The European Parliament adopted a resolution on Wednesday, expressing concerns over Slovakia’s proposed criminal code reforms and the dissolution of the Special Prosecutor’s Office. The European Parliament is worried the moves potentially endanger the rule of law in Slovakia.

Slovakia Prime Minister Robert Fico introduced reforms in December. The reforms relaxed penalties for corruption and economic offenses. Additionally, the reforms eliminated whistleblower protection for public officers. Furthermore, the government decided to abolish the prosecutor’s office, which has been operational since 2004 and oversees high-level corruption and organized crimes in the country. In doing so, the Slovakian government cited to alleged bias and unfair treatment of officials.

The European Parliament adopted their Wednesday resolution with 496 votes in favor, 70 against and 64 abstentions. The resolution raised concerns about Slovakia’s ability to combat corruption, particularly regarding the proposed changes and the fast-track procedure introduced through the reforms. The planned overhaul of the criminal code has also drawn the EU’s attention due to potential risks it poses to EU funds. This is because the proposed changes could hinder the detection of potential fraud and affect the financial interests of the EU.

The resolution further expressed the European Parliament’s apprehensions over the reforms, which could impede the freedom of citizens and limit the work of non-governmental organizations (NGOs). The resolution marked the conclusion of the EU’s debate of December 13, 2023. During the debate, member of the European Parliament Hidvéghi Balázs from Hungary, supported the government of Slovakia and asserted that the matter is “an internal affair.” He said the EU should refrain from intervening in it.

The reforms ignited widespread protests in Slovakia, with people taking to streets against the criminal reforms. Fico, who resigned in 2018 from the position of prime minister amid mass protests against corruption following the murder of an investigative journalist, criticized the Special Prosecutor’s Office. He alleged that the office was politically motivated and violated human rights, proposing it be dismantled.

The Special Prosecutor’s Office had played a pivotal role in addressing high-profile corruption cases—many of which were associated with the ruling Smer party during its previous term. President Zuzana Čaputová said that she intends to veto the reforms.

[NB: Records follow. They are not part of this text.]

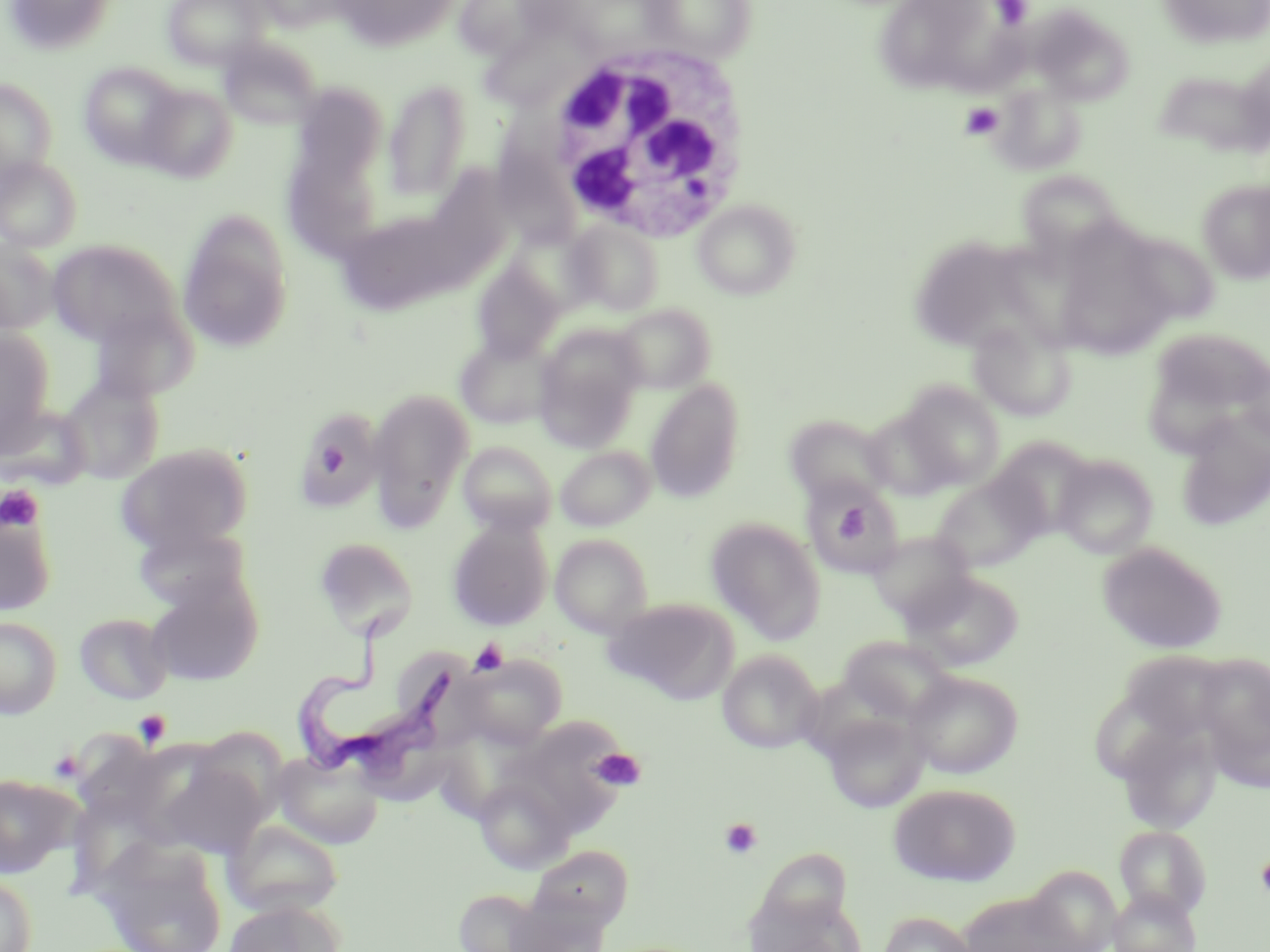
Trypanosoma brucei.

Approximate bounding boxes as (x1, y1, x2, y2) in pixels. Trypanosoma brucei locations: (289, 616, 457, 786). Platelet locations: (992, 0, 1032, 29), (961, 102, 1004, 140), (0, 485, 44, 532), (827, 495, 876, 550), (470, 638, 508, 676), (133, 709, 171, 749), (48, 749, 84, 784), (591, 749, 646, 791), (719, 818, 762, 859), (1256, 853, 1270, 898). Uninfected red blood cell locations: (2, 0, 119, 56), (162, 0, 269, 70), (249, 0, 346, 32), (329, 0, 464, 51), (640, 0, 757, 62), (872, 0, 1021, 99), (1157, 0, 1270, 49), (461, 4, 546, 58), (1030, 6, 1134, 105), (483, 31, 567, 109), (217, 35, 322, 131), (78, 62, 184, 167), (1152, 67, 1267, 158), (0, 78, 58, 185), (383, 79, 473, 205), (990, 81, 1087, 175), (139, 84, 238, 183), (291, 92, 385, 178), (0, 155, 83, 253), (288, 158, 386, 259), (428, 164, 512, 286), (1016, 170, 1128, 260), (1198, 179, 1270, 283), (693, 198, 801, 301), (177, 208, 294, 354), (343, 216, 446, 316), (566, 220, 665, 315), (1053, 227, 1180, 360), (1120, 230, 1221, 325), (908, 233, 1041, 353), (0, 238, 59, 333), (47, 239, 182, 346), (471, 257, 564, 363), (86, 302, 195, 403), (613, 304, 715, 392), (968, 316, 1077, 422), (534, 326, 645, 451), (1147, 327, 1270, 421), (0, 329, 56, 446), (455, 335, 554, 430), (1236, 356, 1270, 450), (59, 374, 165, 484), (646, 380, 745, 503), (896, 381, 1005, 489), (367, 387, 474, 526), (291, 404, 386, 513), (0, 405, 90, 489), (861, 406, 961, 500), (1175, 412, 1270, 531), (784, 413, 893, 504), (988, 436, 1097, 539), (458, 441, 557, 535), (115, 443, 254, 554), (556, 446, 655, 531), (1053, 454, 1159, 558), (932, 473, 1044, 573), (800, 477, 902, 578), (0, 508, 57, 615), (447, 517, 553, 630), (706, 518, 825, 643), (131, 525, 251, 614), (867, 530, 975, 623), (550, 533, 653, 638), (314, 537, 418, 640), (1097, 542, 1228, 654), (906, 569, 1024, 671), (146, 577, 262, 686), (604, 597, 739, 704), (74, 612, 174, 705), (0, 617, 62, 719), (836, 635, 956, 723), (1120, 648, 1223, 729), (717, 649, 824, 753), (1196, 653, 1270, 770), (461, 655, 566, 749), (904, 670, 1023, 779), (821, 710, 929, 813), (514, 717, 631, 833), (1117, 723, 1223, 834), (272, 750, 385, 849), (157, 756, 265, 859), (0, 773, 80, 879), (474, 777, 575, 874), (888, 783, 1022, 887), (223, 818, 344, 917), (1114, 825, 1212, 919), (93, 837, 228, 952), (529, 844, 634, 927), (0, 872, 38, 952), (1022, 873, 1120, 950), (454, 888, 548, 951), (1108, 888, 1201, 952), (958, 890, 1085, 952), (506, 896, 610, 952), (224, 899, 343, 952), (876, 912, 980, 952). White blood cell locations: (543, 40, 753, 244). Optical microscopy. May-Grünwald-Giemsa stain. Image is 1270×952 pixels. Thin blood film. Single field of view. 1000x magnification.Report the malaria status of this cell.
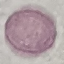

Uninfected.

Automatically extracted cell patch, resized to 64 × 64 pixels. Thin blood smear. Giemsa stain. Acquired by smartphone through the microscope eyepiece.Assess the morphology of the erythrocytes.
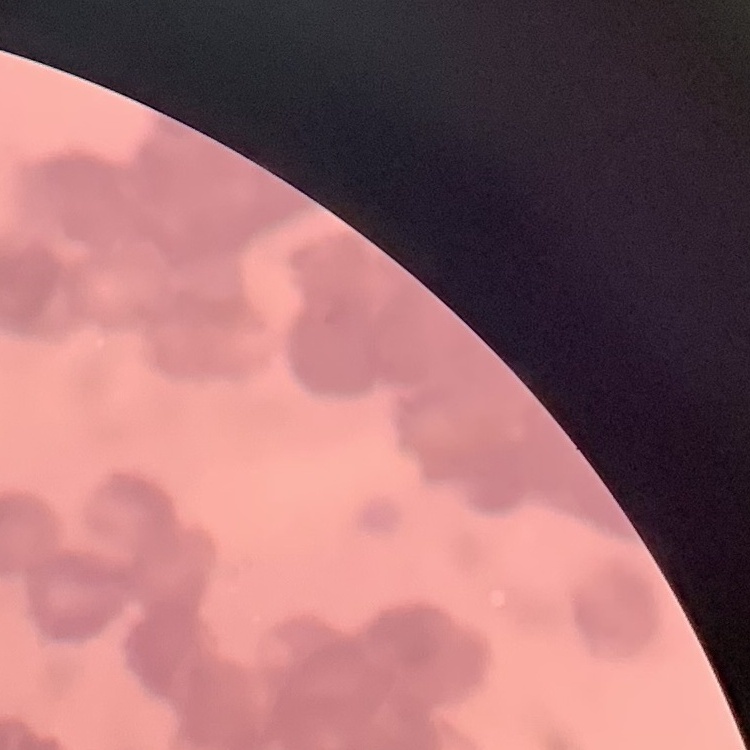
Rouleaux formation.

Thin blood film. Field's or Giemsa stain. Square crop of a larger photomicrograph.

In this context, the European Chief Prosecutor in December 2023 highlighted concerns in a letter addressed to the European Council regarding the rapid pace at which the Slovak government plans to enact these amendments. In it, they raised serious doubts about its commitment to the obligation of sincere cooperation mentioned in the Article 4(3) of the Treaty on the EU. The government’s stated intention to effectively protect the EU budget was also called into question. The European Commission requested Slovakia to refrain from proceeding with these amendments, especially through a fast-track procedure, without adequate consultation at both national and European levels.